PROBLEM STATEMENT: Exactly reproduce the lines from the line containing "What is the shortest distance between goose" to the end of the data below, inclusive, and nothing else.

— Begin DATA EXCERPTS —

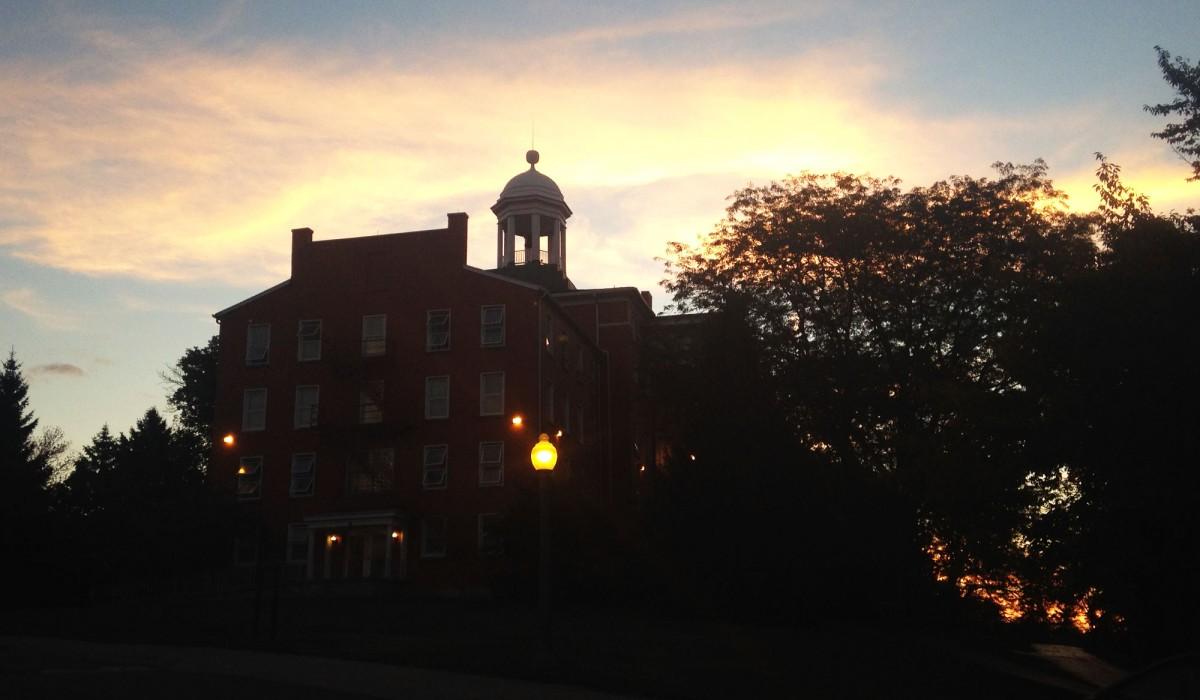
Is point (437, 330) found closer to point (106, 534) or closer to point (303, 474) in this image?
point (303, 474)

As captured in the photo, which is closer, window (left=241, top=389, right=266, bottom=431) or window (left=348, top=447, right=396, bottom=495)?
window (left=348, top=447, right=396, bottom=495)

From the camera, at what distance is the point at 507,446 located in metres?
52.3

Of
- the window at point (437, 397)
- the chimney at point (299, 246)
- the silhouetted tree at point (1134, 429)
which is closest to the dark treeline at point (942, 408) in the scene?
the silhouetted tree at point (1134, 429)

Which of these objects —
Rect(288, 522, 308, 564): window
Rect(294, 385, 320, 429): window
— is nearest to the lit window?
Rect(294, 385, 320, 429): window

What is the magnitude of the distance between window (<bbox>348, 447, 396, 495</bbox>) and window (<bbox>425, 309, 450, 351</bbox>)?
5.23 m

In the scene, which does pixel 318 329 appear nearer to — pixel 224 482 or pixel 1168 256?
pixel 224 482

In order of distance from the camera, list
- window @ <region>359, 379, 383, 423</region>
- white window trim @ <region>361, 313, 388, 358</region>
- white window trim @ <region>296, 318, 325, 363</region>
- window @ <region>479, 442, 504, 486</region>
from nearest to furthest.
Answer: window @ <region>479, 442, 504, 486</region>
window @ <region>359, 379, 383, 423</region>
white window trim @ <region>361, 313, 388, 358</region>
white window trim @ <region>296, 318, 325, 363</region>

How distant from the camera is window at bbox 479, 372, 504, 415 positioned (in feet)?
174

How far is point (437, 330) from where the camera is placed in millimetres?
54781

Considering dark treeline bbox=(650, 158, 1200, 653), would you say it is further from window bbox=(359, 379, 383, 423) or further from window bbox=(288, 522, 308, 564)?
window bbox=(288, 522, 308, 564)

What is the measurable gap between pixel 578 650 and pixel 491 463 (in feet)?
90.6

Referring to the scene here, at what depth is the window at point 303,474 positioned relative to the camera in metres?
53.8

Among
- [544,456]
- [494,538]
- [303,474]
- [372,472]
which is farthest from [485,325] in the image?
[544,456]

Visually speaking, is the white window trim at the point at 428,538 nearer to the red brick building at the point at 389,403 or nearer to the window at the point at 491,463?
the red brick building at the point at 389,403
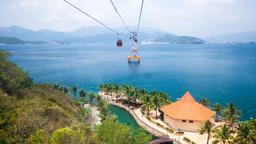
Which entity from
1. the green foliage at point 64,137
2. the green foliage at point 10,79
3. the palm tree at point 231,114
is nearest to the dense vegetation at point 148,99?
the palm tree at point 231,114

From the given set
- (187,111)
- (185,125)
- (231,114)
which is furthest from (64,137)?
(231,114)

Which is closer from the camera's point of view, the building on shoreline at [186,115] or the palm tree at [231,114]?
the palm tree at [231,114]

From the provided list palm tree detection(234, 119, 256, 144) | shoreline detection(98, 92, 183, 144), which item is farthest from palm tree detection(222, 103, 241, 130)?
palm tree detection(234, 119, 256, 144)

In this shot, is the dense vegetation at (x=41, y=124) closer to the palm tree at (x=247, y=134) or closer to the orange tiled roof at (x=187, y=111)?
the palm tree at (x=247, y=134)

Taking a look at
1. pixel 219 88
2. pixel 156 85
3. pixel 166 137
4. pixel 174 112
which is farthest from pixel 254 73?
pixel 166 137

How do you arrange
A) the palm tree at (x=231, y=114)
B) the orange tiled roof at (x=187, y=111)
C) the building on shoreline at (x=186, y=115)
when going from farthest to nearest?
the orange tiled roof at (x=187, y=111) → the building on shoreline at (x=186, y=115) → the palm tree at (x=231, y=114)

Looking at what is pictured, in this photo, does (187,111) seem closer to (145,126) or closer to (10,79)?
(145,126)

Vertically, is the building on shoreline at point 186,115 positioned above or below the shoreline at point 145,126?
above

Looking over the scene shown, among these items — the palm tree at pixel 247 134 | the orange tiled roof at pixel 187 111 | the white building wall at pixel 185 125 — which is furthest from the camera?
the orange tiled roof at pixel 187 111
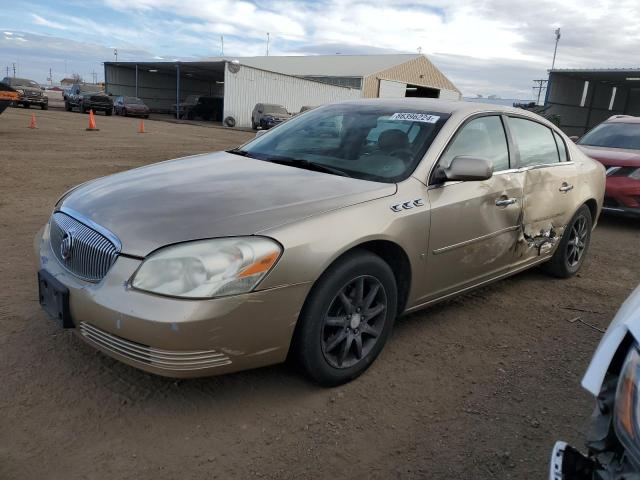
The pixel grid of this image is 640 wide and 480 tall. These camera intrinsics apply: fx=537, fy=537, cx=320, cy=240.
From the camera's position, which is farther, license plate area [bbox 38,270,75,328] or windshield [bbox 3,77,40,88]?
windshield [bbox 3,77,40,88]

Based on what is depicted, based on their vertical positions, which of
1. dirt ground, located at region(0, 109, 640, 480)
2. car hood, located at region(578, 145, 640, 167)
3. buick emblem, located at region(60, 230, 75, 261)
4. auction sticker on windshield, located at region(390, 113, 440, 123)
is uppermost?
auction sticker on windshield, located at region(390, 113, 440, 123)

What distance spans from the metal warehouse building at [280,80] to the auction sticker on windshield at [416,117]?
32.8 meters

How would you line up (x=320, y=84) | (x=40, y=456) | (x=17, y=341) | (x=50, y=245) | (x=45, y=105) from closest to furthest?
1. (x=40, y=456)
2. (x=50, y=245)
3. (x=17, y=341)
4. (x=45, y=105)
5. (x=320, y=84)

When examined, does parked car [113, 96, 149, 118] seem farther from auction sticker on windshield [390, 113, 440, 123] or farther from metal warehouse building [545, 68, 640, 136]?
auction sticker on windshield [390, 113, 440, 123]

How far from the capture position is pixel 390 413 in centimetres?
275

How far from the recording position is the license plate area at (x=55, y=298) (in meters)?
2.58

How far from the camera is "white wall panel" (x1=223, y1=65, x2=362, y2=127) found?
1400 inches

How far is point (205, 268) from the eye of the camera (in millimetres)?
2363

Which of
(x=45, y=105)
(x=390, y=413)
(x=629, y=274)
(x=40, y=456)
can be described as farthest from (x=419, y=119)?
(x=45, y=105)

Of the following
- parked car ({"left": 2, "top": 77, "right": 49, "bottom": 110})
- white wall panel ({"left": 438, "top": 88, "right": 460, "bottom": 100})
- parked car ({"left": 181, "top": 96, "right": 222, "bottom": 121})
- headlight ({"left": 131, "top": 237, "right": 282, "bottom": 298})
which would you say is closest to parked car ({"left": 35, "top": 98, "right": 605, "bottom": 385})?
headlight ({"left": 131, "top": 237, "right": 282, "bottom": 298})

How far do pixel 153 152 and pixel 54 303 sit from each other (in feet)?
40.9

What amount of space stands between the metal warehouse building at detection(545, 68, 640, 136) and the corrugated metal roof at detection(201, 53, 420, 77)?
1806 centimetres

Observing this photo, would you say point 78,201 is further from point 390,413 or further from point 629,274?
point 629,274

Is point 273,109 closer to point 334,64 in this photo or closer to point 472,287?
point 334,64
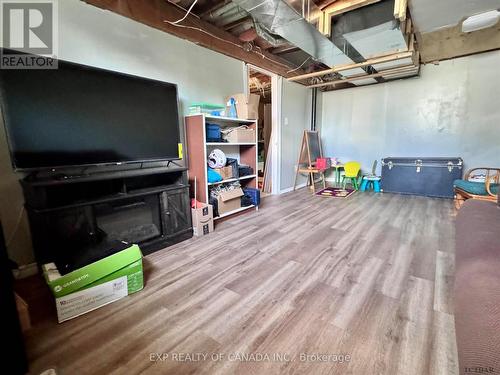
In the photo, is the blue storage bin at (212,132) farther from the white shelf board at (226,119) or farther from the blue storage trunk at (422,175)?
the blue storage trunk at (422,175)

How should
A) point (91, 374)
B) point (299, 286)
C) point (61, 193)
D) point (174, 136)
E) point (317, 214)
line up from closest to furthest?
point (91, 374)
point (299, 286)
point (61, 193)
point (174, 136)
point (317, 214)

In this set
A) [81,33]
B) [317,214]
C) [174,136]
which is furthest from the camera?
[317,214]

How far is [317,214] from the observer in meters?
3.27

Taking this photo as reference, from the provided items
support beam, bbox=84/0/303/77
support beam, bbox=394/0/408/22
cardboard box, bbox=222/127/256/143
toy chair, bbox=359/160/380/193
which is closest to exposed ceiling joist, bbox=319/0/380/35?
support beam, bbox=394/0/408/22

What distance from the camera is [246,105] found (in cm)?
313

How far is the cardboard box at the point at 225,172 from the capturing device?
2979mm

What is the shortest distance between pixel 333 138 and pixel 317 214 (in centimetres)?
304

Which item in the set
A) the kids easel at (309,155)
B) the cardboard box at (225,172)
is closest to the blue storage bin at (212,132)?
the cardboard box at (225,172)

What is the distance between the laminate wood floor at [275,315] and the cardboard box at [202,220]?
0.19 m

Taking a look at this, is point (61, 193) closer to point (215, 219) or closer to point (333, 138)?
point (215, 219)

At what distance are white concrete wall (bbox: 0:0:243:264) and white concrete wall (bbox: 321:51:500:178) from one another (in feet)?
10.9

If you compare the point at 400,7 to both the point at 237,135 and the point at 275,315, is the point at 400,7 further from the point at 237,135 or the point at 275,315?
the point at 275,315

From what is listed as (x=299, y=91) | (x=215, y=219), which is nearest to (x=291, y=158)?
(x=299, y=91)

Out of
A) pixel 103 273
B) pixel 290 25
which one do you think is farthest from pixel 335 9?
pixel 103 273
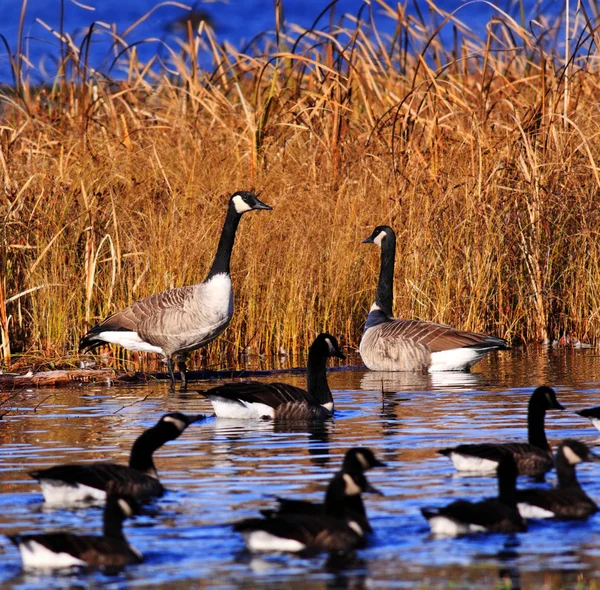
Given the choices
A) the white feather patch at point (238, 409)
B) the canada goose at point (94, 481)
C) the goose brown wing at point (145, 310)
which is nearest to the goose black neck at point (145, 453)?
the canada goose at point (94, 481)

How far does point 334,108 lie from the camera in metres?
18.7

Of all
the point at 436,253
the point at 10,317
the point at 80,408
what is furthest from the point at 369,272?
the point at 80,408

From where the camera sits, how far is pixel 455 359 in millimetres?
15141

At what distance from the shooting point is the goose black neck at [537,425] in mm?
9078

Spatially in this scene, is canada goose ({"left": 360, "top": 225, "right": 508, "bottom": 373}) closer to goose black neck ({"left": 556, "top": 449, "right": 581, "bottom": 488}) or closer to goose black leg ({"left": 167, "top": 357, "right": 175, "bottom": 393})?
goose black leg ({"left": 167, "top": 357, "right": 175, "bottom": 393})

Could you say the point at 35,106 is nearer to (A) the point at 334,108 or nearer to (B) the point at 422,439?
(A) the point at 334,108

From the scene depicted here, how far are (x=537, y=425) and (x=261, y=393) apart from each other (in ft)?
9.66

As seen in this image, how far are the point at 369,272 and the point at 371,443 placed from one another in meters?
8.20

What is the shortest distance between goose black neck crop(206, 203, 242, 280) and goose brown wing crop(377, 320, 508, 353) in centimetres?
219

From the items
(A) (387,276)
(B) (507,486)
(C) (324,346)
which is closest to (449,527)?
(B) (507,486)

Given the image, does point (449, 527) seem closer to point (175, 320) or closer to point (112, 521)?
point (112, 521)

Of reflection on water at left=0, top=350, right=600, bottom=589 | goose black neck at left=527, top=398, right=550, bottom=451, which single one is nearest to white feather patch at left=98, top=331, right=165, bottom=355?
reflection on water at left=0, top=350, right=600, bottom=589

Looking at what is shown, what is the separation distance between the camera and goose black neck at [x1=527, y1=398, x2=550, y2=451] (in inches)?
357

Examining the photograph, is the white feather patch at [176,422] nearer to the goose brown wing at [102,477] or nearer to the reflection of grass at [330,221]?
the goose brown wing at [102,477]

— End DATA EXCERPTS —

TASK RESULT:
What is the shortest distance between goose black neck crop(206, 203, 242, 280) and goose brown wing crop(377, 320, 508, 353) in centimetres?
219

From the items
(A) (387,276)
(B) (507,486)
(C) (324,346)
which is closest to (449,527)?
(B) (507,486)

Given the image, does point (449, 527) seem closer to point (175, 320) or closer to point (112, 521)?
point (112, 521)

Of reflection on water at left=0, top=350, right=600, bottom=589 | goose black neck at left=527, top=398, right=550, bottom=451, which single one is nearest to white feather patch at left=98, top=331, right=165, bottom=355?
reflection on water at left=0, top=350, right=600, bottom=589

Looking at what is shown, what is the separation distance between the camera and goose black neck at [x1=527, y1=398, x2=550, y2=451] (in inches)?
357

Examining the photograph, is the white feather patch at [176,422] nearer to the goose brown wing at [102,477] or nearer to the reflection of grass at [330,221]?
the goose brown wing at [102,477]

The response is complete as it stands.